Rüdersdorf im Märkisch-Oderland

Das kleine Örtchen Rüdersdorf steht, damals wie heute, für den Kalksteinabbau und die Zementherstellung. Das heutige hier ansässige Kies- und Zementwerk, die CEMEX Deutschland AG, ist einer der größten Produzenten von Transportbeton, Zement und mineralischen Rohstoffen. Bereits zu Zeiten der DDR war der Standort für seinen Zement über die Landesgrenzen hinaus bekannt. 

Rüdersdorf liegt etwa 30 km östlich vom Berliner Stadtzentrum entfern und ist über den Berliner Stadtring A10 direkt erreichbar. Die Anfahrt zum Museumspark gestaltet sich recht einfach und ist ab der Autobahn recht gut ausgewiesen. Die Anreise sollte somit kein großes Problem darstellen.

Ein Blick in den Tagesbau Rüdersdorf

Vor dem Museumspark Rüdersdorf gibt es einen größeren Parkplatz (52.474451, 13.776704) der, so konnte ich feststellen, auch gern als Übernachtungsplatz genutzt wird. Ab dort geht es dann zu Fuß auf das 17 ha große Gelände weiter. Ein ausgeschilderter Rundgang mit allen interessanten Stationen führt einen einmal rund um das gesamte Areal. Im ersten Teil ergibt sich zudem mehrfach die Gelegenheit, ein Blick in den aktiven Tagebau (Werktags) zu werfen.

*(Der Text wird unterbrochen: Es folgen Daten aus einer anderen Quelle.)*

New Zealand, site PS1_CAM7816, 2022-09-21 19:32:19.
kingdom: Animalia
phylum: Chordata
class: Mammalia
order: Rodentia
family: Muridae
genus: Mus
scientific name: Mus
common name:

Auf der gesamten Tour entdeckt man Baudenkmäler aus dem 17. bis hin zum 20. Jahrhundert. Auch geführte Touren in den aktiven Tagebau wären möglich, wer denn will. Der Eintritt kostet aktuell (2023) 7 EUR, Extras kämen obendrauf.

Die besonders interessanten Motive

Photografisch interessante Motive bietet der Museumspark Rüdersdorf auf jeden Fall mit den Rundformöfen am Eingang, der Schachtofenbatterie, der Seilscheibenpfeiler sowie der Seilbahnumlenkstation. Letztere ist vollständig begehbar und bietet so auch noch mal einen ganz anderen Blickwinkel auf die Umgebung.

Der Seilscheibenpfeiler

Mit das interessanteste Motiv -meiner Meinung nach – auf dem Areal ist die ab 1874 errichtete Schachtofenbatterie. Hier finden man zahlreiche Photomotive nicht nur vom gesamten Ensemble, sondern auch von den verschiedensten Einzel- und Detailbereiche. Besonders erwähnenswert, die “Kathedrale des Kalks”, das Untere der insgesamt drei Ebenen in diesem Objekt. Hier erwies sich dann auch der heiße Tag von Vorteil, alle Motive menschenfrei vor der Linse haben zu dürfen.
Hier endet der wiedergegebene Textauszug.